Protests this week in Charlotte

The riots that took place in Charlotte on Tuesday and Wednesday nights and the peaceful protests last night prompt me to reflect on the First Amendment. Rioting and destruction of property cannot be tolerated, but the right of citizens to peacefully assemble and protest must be protected. Peaceful protests can shine a spotlight on an issue and bring it to the forefront of public discussion. The prime example that comes to mind is the Civil Rights Movement of the 1960s led by the late Rev. Dr. Martin Luther King.

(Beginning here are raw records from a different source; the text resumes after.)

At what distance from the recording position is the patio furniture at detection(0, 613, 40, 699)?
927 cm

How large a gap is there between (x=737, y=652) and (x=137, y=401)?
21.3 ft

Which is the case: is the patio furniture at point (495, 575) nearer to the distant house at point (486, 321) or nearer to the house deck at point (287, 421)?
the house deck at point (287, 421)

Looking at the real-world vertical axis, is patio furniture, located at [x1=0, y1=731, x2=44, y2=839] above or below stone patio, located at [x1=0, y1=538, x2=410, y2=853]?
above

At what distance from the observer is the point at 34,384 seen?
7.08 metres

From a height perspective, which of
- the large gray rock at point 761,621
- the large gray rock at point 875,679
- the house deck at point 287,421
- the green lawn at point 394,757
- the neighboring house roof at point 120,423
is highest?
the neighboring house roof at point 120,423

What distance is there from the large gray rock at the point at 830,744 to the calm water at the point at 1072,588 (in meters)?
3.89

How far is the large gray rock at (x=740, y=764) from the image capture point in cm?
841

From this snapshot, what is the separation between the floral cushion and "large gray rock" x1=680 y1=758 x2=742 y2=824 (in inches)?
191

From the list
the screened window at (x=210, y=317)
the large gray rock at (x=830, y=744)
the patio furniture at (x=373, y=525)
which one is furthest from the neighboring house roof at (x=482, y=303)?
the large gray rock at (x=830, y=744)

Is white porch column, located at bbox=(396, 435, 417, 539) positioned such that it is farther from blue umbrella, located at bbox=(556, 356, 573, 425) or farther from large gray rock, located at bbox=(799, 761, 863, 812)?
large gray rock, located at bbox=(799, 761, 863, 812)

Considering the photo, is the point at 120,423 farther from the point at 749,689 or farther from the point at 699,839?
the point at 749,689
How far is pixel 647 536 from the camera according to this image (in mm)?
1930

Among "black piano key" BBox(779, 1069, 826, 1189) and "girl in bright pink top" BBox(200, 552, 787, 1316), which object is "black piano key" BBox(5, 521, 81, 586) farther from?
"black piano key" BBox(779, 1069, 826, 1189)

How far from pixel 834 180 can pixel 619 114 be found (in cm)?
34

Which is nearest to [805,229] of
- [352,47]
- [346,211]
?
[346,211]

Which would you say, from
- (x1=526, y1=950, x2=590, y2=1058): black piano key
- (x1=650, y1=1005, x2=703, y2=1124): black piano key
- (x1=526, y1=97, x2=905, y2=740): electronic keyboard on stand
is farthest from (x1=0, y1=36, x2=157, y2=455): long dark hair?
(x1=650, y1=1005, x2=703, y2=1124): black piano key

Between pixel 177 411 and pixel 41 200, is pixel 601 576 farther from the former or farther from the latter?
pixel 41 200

The protests this week in Charlotte were the result of the death of a man at the hands of the police. The protests in Charlotte have resulted in a national discussion of race relations, the inordinate number of African-American men who have been shot by police in our country, and the distrust of police held by people of color. If any good can come out of what has transpired in Charlotte this week, perhaps it will be a more open and honest conversation in America about the racial prejudices and biases most people in our country hold to varying degrees. It is through frank public discourse that we will better understand and respect one another. I pray that something good will come out of this violent, angry, and sad week. In the meantime, I anxiously await what the darkness of tonight will bring to the streets of Charlotte.

In conclusion

The US Constitution is a living, breathing document. It has been amended 27 times as our society continually reinvents itself. It is the bedrock of our government and is constantly up for debate by citizens and, ultimately, by the US Supreme Court.

The primary purpose of my blog is to shed light on my life as a writer, and I have avoided political content until today. Inasmuch as the 2016 federal and state elections just might be the most important elections of my life, I felt compelled today to post my thoughts about certain aspects of the US Constitution.

Until my next blog post in a few days, I hope you have a good book to read and productive writing time.